Lawmakers seek to expand exemptions under disaster declaration
The Republican-controlled Pennsylvania legislature appeared to withdraw a complete end to the governor’s declaration of emergency for a pandemic disaster on Wednesday, with lawmakers working to decide which regulatory waivers to extend.
The House abruptly passed a party-favored bill on Tuesday to end the declaration, including the hundreds of regulatory waivers that Gov. Tom Wolf’s administration approved under the emergency declaration dating back to March. 2020.
But a spokesman for Senate Majority Leader Kim Ward, R-Westmoreland, said Wednesday the Senate was working to keep some of the waivers in place.
“With the health and safety of all Pennsylvanians at the top of our decisions, we are working to keep health care measures in place for a period of time,” spokeswoman Erica Wright said in a statement.
Wolf, a Democrat, said he supported maintaining certain regulatory waivers, especially for medical professionals, and criticized the House vote as rejecting “valuable resources that will help Pennsylvanians recover from the pandemic”.
A vote by Republican lawmakers to end Wolf’s declaration of emergency in the event of a pandemic disaster executes what they see as the new powers given to them by voters in last month’s nationwide referendum. the state.
In addition to waiving procurement rules, a key part of a disaster declaration is the governor’s power to waive regulations.
The suspended regulations cover a wide range of government requirements, including licensing, inspections and training.
Numerous healthcare licensing regulations have been lifted to ensure that hospitals can more easily find qualified medical staff, as they have stretched out to deal with an influx of COVID-positive patients and a wave of demand for administration of vaccines.
But the resolution to end the declaration of disaster that came out of the House “denies all of that, and I think that’s a problem,” Wolf said at an independent press conference Wednesday.
“I’m not sure the Pennsylvanians really want to go back that far,” Wolf said.

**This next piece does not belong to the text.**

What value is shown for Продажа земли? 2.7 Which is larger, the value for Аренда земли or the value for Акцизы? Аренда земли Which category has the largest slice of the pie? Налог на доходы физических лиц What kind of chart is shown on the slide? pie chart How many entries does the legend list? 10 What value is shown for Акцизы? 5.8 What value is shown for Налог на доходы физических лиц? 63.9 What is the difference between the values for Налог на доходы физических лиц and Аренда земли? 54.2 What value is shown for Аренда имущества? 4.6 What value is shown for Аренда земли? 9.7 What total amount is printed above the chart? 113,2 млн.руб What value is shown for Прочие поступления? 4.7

Wright said details were being finalized, with Senate votes expected Thursday on several measures, including a resolution to end Wolf’s declaration of emergency.

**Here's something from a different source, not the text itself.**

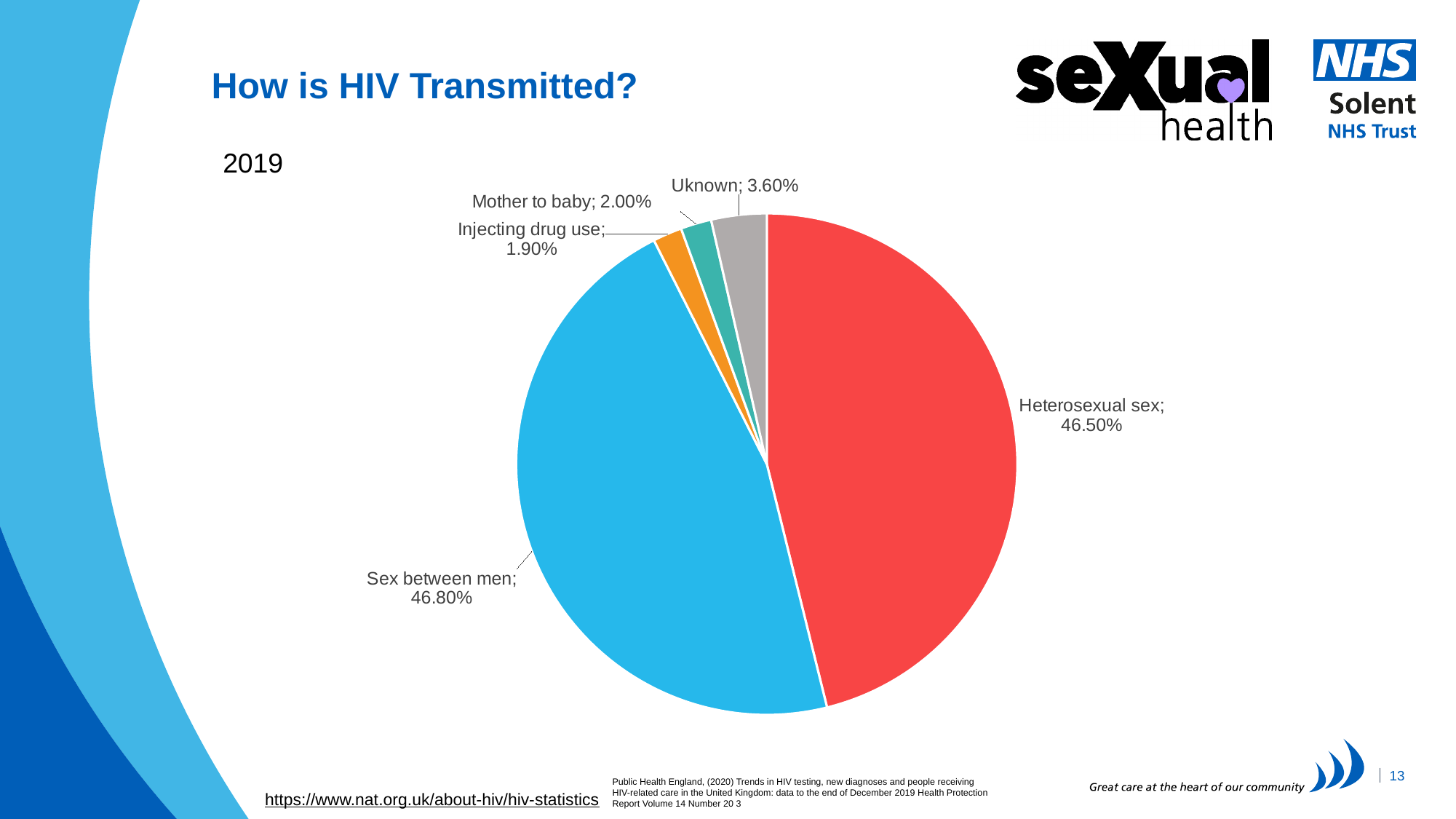
What percentage is shown for the Uknown slice? 3.60% What is the difference between the Sex between men and Heterosexual sex percentages? 0.30% Which category has the largest share of the pie? Sex between men What percentage of HIV transmission is attributed to Sex between men? 46.80% What percentage is shown for Injecting drug use? 1.90% Which category has the smallest share of the pie? Injecting drug use Which year does the pie chart refer to? 2019 What kind of chart is shown on the slide? pie chart How many slices does the pie chart have? 5 Which is larger, the Uknown share or the Mother to baby share? Uknown What percentage is shown for Mother to baby? 2.00% What percentage of HIV transmission is attributed to Heterosexual sex? 46.50%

Separately, the Senate on Wednesday passed veto-backed legislation to ban so-called public sector vaccine passports and to limit the powers of a Secretary of State for Health when battling a disease. contagious.

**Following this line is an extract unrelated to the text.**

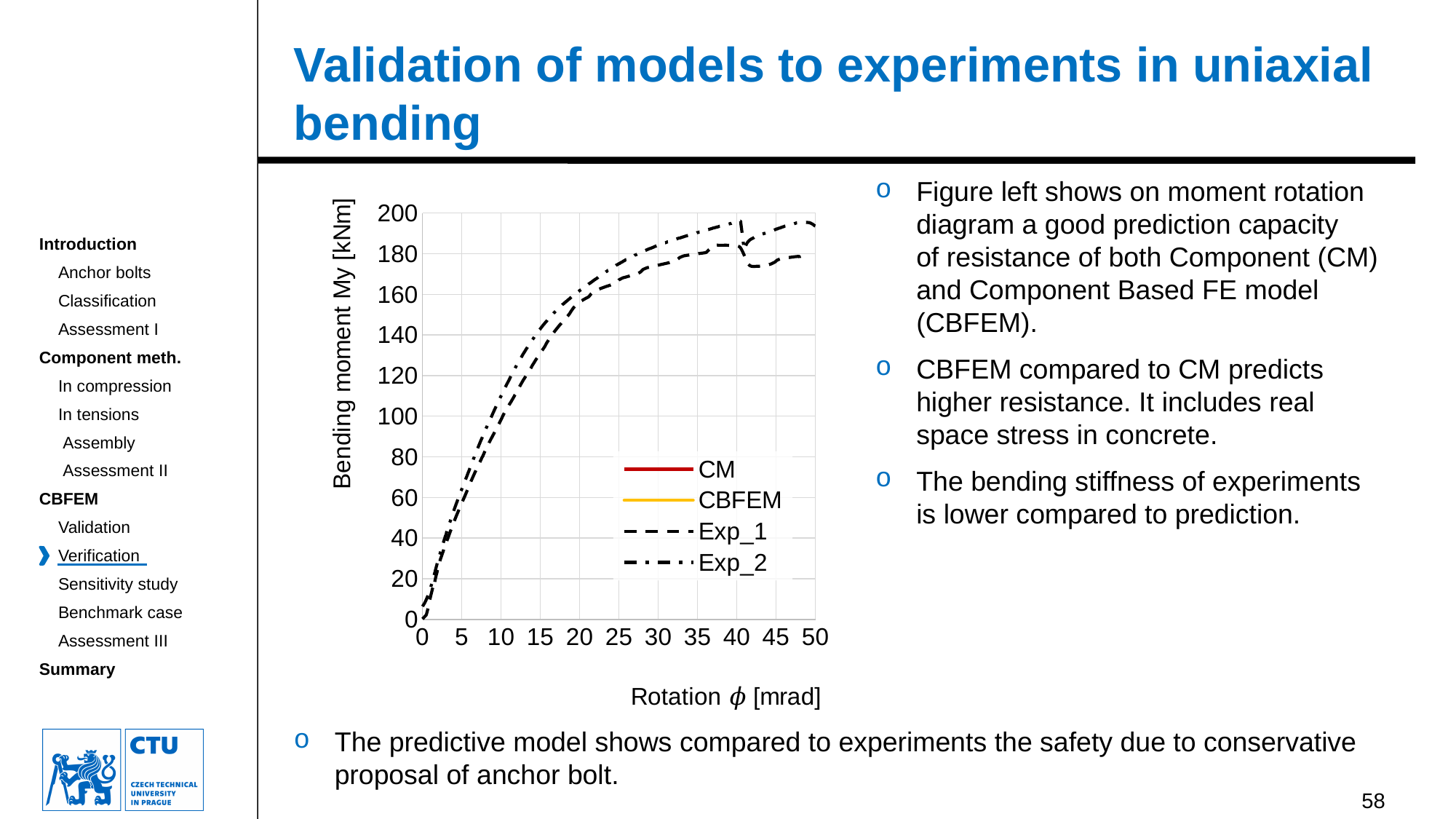
Does the bending moment of Exp_2 rise or fall as rotation increases from 0 to 35 mrad? rise What is the label of the vertical axis of the chart? Bending moment My [kNm] Is the value of Exp_2 at a rotation of 15 mrad greater or less than 120 kNm? greater Is the value of Exp_1 at a rotation of 30 mrad greater or less than 160 kNm? greater What is the label of the horizontal axis of the chart? Rotation ϕ [mrad] How many series does the chart legend list? 4 Is the value of Exp_2 at a rotation of 40 mrad greater or less than 180 kNm? greater Which series reaches the highest bending moment on the chart, Exp_1 or Exp_2? Exp_2 At a rotation of 30 mrad, which series has the higher bending moment, Exp_1 or Exp_2? Exp_2 What kind of chart is shown on the slide? line chart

The bill passed along party lines, 29-20, and headed for the state House of Representatives, controlled by Republicans.
If it does, it will face a veto from Wolf, whose office said the limitations on a health secretary’s powers “would undermine any attempt to protect public health under all circumstances.”
This could become the last vetoed bill in a long-standing fight between Republican lawmakers and Wolf over the extended use of the governor’s authority during the coronavirus pandemic.
Those pandemic restrictions have largely expired, with the exception of a mask-wearing mandate for the unvaccinated which follows federal guidelines, until June 28 or 70% of adults are vaccinated, whichever comes first.
Ending the disaster declaration would not end the mask-wearing mandate because it is based on public health law, the governor’s office said.
The bill would deprive a Secretary of State for Health of the power to order people who have not tested positive for a disease to obey travel restrictions, wear masks, adopt certain health practices. hygiene or self-isolation at home.
The vaccine passport bill’s ban applies to state agencies, counties, municipalities, school districts, and universities that receive state assistance.
This would prevent them from requiring proof of vaccination to use their services, enter their buildings or engage in any of their activities.
The ban does not apply to private companies or organizations.